[START OF TEXT EXCERPT]

付迎杰
In recent years regulators have begun warning about the threat that climate change poses to the stability of the financial system. Following its strategy review in July, the European Central Bank (ECB) will assemble a “climate change action plan”. Mark Carney, the former governor of the Bank of England, warned of financial risks from climate change as long ago as 2015. In America the Commodity Futures Trading Commission last year published a 200-page report beginning “Climate change poses a major risk to the stability of the US financial system.” But progressive Democratic politicians are calling on President Joe Biden not to reappoint Jerome Powell as the chairman of the Federal Reserve, partly because they think he has done too little to eliminate climate risk.
Just how damaging does climate risk stand to be, though? Early stress tests by central banks and disclosures of companies are starting to shed light on the question. For the most part, the evidence that it could bring down the financial system is underwhelming. But a lot hangs on whether governments set out a clear path for reducing emissions, such as through carbon taxes and energy-efficiency standards, giving banks enough time to prepare.
Climate change can affect the financial system in three ways. The first is through what regulators describe as “transition risks”. These are most likely to arise if governments pursue tougher climate policies. If they do, the economy restructures: capital moves away from dirty sectors and towards cleaner ones. Companies in polluting industries may default on loans or bonds; their share prices may collapse.
The second channel is financial firms’ exposure to the hazards of rising temperatures. Attributing individual natural disasters to climate change is tricky, but the Financial Stability Board, a group of regulators, estimates that global economic losses resulting from weather-related catastrophes went from $214bn in the 1980s, in 2019 prices, to $1.62trn in the 2010s. These losses are often borne by insurers (though over time the costs should be passed on to customers through higher premiums).
The financial system could also be exposed to any wider economic damage caused by climate change, say if it triggered swings in asset prices. This third channel is harder to quantify. Academic estimates of the effect of 3°C of warming (relative to pre-industrial temperatures) veer from financial losses of around 2% to 25% of world GDP, according to the Network for Greening the Financial System, a group of supervisors. Even the gloomiest estimate might prove too rosy if climate change triggers conflicts or mass migrations.
Perhaps the worst-case scenario for the financial system is where transition risks crystallize very suddenly and cause wider economic damage. In 2015 Mr. Carney described a possible “Minsky moment”, named after Hyman Minsky, an economist, in which investors’ expectations about future climate pol-icies adjust sharply, causing fire sales of assets and a wide-spread repricing of risk. That could spill over into higher borrowing costs.

[END OF TEXT EXCERPT]
[START OF GIVEN DATA]

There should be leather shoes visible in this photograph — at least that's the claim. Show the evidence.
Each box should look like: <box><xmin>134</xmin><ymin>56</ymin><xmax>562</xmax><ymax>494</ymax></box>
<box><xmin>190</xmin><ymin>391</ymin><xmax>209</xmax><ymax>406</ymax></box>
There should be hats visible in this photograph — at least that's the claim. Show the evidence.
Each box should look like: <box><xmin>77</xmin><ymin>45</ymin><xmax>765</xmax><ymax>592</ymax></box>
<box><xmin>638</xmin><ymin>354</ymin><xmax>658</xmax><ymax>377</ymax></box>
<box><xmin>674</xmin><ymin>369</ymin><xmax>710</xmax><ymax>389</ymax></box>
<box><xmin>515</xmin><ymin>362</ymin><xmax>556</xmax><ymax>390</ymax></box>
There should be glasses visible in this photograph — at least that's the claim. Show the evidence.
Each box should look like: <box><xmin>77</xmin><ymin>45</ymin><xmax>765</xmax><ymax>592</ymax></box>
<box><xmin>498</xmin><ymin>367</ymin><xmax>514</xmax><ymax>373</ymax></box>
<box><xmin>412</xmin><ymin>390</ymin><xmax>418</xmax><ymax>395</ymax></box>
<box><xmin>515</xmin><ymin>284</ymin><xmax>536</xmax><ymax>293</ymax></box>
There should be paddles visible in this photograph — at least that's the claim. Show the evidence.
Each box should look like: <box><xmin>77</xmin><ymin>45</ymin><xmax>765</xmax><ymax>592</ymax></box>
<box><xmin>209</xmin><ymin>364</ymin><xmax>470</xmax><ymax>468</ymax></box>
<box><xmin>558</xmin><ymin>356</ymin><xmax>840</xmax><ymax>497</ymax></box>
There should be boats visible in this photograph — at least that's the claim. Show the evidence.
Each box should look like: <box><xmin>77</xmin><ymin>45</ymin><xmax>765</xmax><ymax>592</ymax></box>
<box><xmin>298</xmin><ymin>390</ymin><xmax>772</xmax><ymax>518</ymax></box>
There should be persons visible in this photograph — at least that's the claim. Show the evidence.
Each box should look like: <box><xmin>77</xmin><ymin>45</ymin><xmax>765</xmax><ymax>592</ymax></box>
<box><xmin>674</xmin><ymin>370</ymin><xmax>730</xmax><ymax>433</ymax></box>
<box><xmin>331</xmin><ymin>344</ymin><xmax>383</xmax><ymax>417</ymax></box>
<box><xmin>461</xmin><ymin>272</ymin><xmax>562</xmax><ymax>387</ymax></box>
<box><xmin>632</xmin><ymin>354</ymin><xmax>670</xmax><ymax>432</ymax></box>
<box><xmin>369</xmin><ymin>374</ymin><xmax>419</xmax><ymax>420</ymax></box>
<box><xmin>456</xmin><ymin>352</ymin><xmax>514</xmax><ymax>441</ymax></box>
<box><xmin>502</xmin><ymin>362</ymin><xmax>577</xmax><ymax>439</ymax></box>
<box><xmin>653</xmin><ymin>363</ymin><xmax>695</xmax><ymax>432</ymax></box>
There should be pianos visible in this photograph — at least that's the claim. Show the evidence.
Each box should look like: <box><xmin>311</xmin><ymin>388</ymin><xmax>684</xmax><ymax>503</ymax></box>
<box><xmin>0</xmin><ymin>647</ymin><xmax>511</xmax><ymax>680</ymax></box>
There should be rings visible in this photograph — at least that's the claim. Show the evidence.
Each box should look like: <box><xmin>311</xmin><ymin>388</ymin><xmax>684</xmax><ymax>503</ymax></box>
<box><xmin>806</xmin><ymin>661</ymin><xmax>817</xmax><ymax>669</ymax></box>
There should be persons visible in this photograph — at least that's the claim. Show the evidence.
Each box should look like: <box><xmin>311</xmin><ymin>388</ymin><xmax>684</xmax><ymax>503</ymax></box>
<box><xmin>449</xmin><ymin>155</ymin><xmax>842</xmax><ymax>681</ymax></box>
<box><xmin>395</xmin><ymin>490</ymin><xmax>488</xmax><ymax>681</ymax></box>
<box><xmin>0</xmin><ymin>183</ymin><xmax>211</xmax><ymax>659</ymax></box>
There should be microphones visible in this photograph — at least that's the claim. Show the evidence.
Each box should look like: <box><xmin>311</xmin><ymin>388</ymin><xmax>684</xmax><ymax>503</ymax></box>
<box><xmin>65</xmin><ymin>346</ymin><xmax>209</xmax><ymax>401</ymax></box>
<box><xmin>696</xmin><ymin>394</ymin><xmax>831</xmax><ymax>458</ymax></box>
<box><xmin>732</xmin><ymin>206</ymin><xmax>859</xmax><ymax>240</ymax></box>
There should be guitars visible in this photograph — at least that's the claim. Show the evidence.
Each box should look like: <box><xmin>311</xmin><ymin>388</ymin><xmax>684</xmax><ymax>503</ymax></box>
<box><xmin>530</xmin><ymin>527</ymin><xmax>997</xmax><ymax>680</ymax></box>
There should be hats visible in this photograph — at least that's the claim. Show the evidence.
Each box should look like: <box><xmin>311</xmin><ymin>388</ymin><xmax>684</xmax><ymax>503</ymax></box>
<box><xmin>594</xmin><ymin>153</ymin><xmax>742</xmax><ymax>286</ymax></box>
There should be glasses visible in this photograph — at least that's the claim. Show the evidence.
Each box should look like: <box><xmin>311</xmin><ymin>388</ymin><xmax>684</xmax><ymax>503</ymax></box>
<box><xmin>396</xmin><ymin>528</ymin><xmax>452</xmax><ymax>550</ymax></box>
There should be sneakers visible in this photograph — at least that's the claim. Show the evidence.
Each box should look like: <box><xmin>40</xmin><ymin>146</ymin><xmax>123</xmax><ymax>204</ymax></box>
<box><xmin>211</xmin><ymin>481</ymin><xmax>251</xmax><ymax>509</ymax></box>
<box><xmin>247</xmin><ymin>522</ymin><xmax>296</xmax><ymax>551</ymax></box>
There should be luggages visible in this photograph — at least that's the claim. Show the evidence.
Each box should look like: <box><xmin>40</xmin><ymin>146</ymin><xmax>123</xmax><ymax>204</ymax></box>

[END OF GIVEN DATA]

JOB: From the climate-risk article, extract everything from "Just how damaging" down to "prices may collapse.".

SOLUTION FOR THIS EXERCISE:
Just how damaging does climate risk stand to be, though? Early stress tests by central banks and disclosures of companies are starting to shed light on the question. For the most part, the evidence that it could bring down the financial system is underwhelming. But a lot hangs on whether governments set out a clear path for reducing emissions, such as through carbon taxes and energy-efficiency standards, giving banks enough time to prepare.
Climate change can affect the financial system in three ways. The first is through what regulators describe as “transition risks”. These are most likely to arise if governments pursue tougher climate policies. If they do, the economy restructures: capital moves away from dirty sectors and towards cleaner ones. Companies in polluting industries may default on loans or bonds; their share prices may collapse.